Ognuno di questi esaminandi infatti ha le proprie ragioni per accedere alla prestigiosa accademia, chi nobile o ricco solo per mettere alla prova sé stesso, chi per ottenere un posto privilegiato nella società o chi addirittura per decidere il proprio gender. Senza troppo rivelare della trama, è doveroso notare come uno dei nodi centrali e più affascinanti del manga sia proprio la riflessione sulla sessualità biologica e sul gender, e la loro connessione con le strutture di potere vigenti nelle società che popolano l’universo del manga. A complicare le cose una strana malattia che si diffonde nel veicolo con l’aumentare della temperatura e che sembra aver già sterminato l’equipaggio che un tempo abitava l’astronave.
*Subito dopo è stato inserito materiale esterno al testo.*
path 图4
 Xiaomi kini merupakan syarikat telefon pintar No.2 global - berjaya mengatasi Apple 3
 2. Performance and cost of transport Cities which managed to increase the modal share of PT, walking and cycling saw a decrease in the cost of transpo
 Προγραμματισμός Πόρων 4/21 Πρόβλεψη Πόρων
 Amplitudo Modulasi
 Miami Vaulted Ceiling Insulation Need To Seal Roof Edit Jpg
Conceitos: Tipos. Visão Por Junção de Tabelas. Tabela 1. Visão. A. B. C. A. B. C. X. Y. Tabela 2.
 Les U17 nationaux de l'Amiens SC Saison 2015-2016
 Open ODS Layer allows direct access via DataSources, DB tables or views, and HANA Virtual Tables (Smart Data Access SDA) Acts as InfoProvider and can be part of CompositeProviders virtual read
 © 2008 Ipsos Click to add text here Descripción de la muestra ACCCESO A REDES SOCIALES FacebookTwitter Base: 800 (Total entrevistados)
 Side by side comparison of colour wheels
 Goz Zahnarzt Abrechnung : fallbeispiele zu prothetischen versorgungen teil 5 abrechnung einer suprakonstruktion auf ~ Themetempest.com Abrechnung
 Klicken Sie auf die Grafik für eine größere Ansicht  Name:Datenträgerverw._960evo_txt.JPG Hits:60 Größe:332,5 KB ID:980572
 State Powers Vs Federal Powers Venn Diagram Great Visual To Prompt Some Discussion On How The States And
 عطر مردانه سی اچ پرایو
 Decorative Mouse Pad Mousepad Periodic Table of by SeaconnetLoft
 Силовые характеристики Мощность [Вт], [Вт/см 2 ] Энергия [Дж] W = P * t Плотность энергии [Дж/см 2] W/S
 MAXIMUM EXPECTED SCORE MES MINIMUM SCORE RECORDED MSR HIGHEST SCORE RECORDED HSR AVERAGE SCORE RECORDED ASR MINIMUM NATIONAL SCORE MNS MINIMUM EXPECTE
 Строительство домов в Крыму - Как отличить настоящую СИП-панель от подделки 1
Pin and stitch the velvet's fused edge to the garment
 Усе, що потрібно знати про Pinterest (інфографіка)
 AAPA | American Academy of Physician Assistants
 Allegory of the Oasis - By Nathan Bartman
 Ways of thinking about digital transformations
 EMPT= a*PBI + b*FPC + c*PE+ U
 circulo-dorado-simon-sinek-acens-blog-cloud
Il fatto che il manga non sia così conosciuto e letto al di fuori del Giappone, anche se ha la sua massiccia dose di ammiratori in Occidente, è probabilmente dovuto al fatto che si tratta, per il tratto usato, di un fumetto in puro stile shojo e cioè dedicato, in apparenza, ad un pubblico femminile, con tanto di storia d’amore a lieto fine. Ma le idee messe sulla pagina, l’atmosfera ed i personaggi creati sono quelli di un lavoro di altra caratura: Hagio qui come in altri suoi lavori – ci piace menzionare almeno la raccolta di storie A-A’ – attraverso storie d’amore inter-specie ed una trama degna della più ispirata Ursula Le Guin, esplora nodi filosofici sempre attuali con una particolare attenzione, come abbiamo visto, verso problematiche legate al genere.

Il lungometraggio animato realizzato nel 1986 e diretto da Satoshi Dezaki, è un ottimo punto di partenza per immergersi nel lento e riflessivo stile del mondo creato dalla mangaka giapponese, ma il manga, pubblicato in Italia da Star Comics alcuni anni or sono, resta una delle opere più affascinanti uscite negli anni ’70 nell’arcipelago nipponico.